## Passage provided
Chemistry and sport

The use of performance-enhancing drugs in sport is commonly referred to by the term "doping", particularly by those organizations that regulate competitions. The use of performance enhancing drugs is mostly done to improve athletic performance. This is why many sports ban the use of performance enhancing drugs. Another similar use of medical technology is called blood doping, either by blood transfusion or use of the hormone erythropoietin (EPO). The use of drugs to enhance performance is considered unethical by most international sports organizations and especially the International Olympic Committee, although ethicists have argued that it is little different from the use of new materials in the construction of suits and sporting equipment, which similarly aid performance and can give competitors an unfair advantage over others. The reasons for the ban are mainly the alleged health threat of performance-enhancing drugs, the equality of opportunity for athletes, and the exemplary effect of "clean" ("doping-free") sports for the public.

The use of these or related drugs has been found in horse racing and other equestrian sports, and in greyhound racing so that there are monitoring and banning mechanisms in place and a high degree of regulation.

## Data listing
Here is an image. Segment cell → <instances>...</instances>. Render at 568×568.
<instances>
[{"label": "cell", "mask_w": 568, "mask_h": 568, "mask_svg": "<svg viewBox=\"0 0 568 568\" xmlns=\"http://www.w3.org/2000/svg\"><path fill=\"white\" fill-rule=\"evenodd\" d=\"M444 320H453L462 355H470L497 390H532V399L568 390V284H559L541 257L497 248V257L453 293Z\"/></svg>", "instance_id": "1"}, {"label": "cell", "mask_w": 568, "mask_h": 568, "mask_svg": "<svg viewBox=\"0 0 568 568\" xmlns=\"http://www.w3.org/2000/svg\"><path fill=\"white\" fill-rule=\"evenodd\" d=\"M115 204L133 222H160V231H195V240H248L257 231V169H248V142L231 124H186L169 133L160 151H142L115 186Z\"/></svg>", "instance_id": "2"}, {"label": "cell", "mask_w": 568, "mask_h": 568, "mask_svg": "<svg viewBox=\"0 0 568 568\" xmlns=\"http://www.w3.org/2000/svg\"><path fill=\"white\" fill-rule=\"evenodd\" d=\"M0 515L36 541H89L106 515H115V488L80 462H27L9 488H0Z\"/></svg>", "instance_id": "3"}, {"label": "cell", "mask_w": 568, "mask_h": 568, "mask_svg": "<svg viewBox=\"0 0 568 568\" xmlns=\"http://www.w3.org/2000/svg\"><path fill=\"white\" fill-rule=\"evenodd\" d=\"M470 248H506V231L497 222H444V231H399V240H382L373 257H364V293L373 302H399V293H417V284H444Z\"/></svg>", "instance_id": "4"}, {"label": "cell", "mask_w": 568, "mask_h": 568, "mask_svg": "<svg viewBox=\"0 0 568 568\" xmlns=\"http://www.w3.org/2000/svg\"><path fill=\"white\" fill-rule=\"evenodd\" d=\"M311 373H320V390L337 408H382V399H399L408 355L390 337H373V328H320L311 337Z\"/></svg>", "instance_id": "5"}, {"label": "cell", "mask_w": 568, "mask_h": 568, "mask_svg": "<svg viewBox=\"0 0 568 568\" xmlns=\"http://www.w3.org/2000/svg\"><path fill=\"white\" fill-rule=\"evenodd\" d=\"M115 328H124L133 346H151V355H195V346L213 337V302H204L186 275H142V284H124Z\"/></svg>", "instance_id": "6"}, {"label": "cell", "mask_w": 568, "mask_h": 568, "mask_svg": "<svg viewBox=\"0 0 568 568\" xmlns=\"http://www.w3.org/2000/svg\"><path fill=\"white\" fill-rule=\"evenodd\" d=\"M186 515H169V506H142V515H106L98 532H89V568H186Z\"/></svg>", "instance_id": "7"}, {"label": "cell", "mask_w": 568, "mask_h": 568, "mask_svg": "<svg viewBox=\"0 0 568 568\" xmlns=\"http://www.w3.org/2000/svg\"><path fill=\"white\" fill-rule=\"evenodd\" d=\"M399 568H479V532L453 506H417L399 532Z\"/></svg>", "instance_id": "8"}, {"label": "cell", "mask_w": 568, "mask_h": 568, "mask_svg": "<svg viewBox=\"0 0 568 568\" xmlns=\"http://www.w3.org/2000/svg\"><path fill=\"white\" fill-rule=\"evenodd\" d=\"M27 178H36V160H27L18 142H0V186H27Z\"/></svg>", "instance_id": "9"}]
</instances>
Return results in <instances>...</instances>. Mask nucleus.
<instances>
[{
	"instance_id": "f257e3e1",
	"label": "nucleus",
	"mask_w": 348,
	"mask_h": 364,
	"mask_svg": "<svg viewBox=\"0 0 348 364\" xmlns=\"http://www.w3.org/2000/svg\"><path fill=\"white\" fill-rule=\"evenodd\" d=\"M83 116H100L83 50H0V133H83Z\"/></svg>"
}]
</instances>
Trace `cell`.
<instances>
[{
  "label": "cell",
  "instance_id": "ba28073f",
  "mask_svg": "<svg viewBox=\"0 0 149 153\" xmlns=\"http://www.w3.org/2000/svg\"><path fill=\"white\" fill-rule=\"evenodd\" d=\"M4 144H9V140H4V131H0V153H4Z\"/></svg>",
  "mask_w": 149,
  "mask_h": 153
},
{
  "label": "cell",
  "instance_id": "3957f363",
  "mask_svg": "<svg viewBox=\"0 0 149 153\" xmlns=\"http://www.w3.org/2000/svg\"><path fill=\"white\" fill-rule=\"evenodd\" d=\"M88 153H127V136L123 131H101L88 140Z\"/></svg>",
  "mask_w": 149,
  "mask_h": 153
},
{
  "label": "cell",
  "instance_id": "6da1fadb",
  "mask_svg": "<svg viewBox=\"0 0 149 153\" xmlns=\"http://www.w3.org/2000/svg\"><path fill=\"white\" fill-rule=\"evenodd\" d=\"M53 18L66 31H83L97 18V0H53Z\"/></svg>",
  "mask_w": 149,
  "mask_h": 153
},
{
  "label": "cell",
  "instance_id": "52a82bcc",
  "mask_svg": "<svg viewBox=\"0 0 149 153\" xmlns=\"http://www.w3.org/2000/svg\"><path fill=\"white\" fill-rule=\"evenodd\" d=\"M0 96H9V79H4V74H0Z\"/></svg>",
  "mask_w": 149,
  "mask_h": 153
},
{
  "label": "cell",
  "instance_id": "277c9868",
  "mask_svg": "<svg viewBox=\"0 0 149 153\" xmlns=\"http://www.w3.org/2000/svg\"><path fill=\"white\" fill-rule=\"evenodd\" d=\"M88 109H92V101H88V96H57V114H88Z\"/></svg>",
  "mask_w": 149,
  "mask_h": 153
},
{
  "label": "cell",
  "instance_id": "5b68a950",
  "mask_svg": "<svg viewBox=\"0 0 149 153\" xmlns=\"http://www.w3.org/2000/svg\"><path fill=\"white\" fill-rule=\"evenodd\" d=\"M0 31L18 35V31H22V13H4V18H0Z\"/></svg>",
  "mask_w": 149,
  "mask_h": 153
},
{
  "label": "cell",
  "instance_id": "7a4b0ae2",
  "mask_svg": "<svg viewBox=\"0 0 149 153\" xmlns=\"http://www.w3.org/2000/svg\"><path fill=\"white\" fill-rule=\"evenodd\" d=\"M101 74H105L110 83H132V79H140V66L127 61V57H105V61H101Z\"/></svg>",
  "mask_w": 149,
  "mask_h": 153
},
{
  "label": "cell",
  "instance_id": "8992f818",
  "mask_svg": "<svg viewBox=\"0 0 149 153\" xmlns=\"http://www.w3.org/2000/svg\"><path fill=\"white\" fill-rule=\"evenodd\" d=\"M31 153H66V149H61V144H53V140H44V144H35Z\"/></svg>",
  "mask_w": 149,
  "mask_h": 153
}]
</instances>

## Exercise details
Carry on the chemistry and sport passage, picking up right after its last sentence. The items have nothing to do with the chemistry and sport passage.

## Written response
Strychnine at the Olympics
Thomas Hicks, an American born in England on January 7, 1875, won the Olympic marathon in 1904. He crossed the line behind a fellow American, Fred Lorz, whose concept of marathon-running extended to riding half the way in a car thereby getting himself disqualified. However, Hicks was also aided by outside help. His trainer, Charles Lucas, pulled out a hypodermic and came to his aid as his runner began to struggle.
I therefore decided to inject him with a milligram of sulphate of strychnine and to make him drink a large glass brimming with brandy. He set off again as best he could [but] he needed another injection four miles from the end to give him a semblance of speed and to get him to the finish.
The use of strychnine, far from being banned, was thought necessary to survive demanding races, says the sports historian Alain Lunzenfichter. The historian of sports doping, Dr Jean-Pierre de Mondenard, said:
It has to be appreciated that at the time the menace of doping for the health of athletes or of the purity of competition had yet to enter the morals because, after this marathon, the official race report said: The marathon has shown from a medical point of view how drugs can be very useful to athletes in long-distance races.
Hicks was, in the phrase of the time, "between life and death" but recovered, collected his gold medal a few days later, and lived for almost 60 more years, although he never again took part in athletics.

Benzedrine ("speed") is the trade name of the racemic mixture of amphetamine (dl-amphetamine, (±)-1-phenylpropan-2-amine). From as early as 1928 it was marketed under this brandname in the USA by Smith, Kline and French in the form of inhalers. Benzedrine was used to enlarge nasal and bronchial passages and it is closely related to other stimulants produced later, such as dextroamphetamine (d-amphetamine) and methamphetamine.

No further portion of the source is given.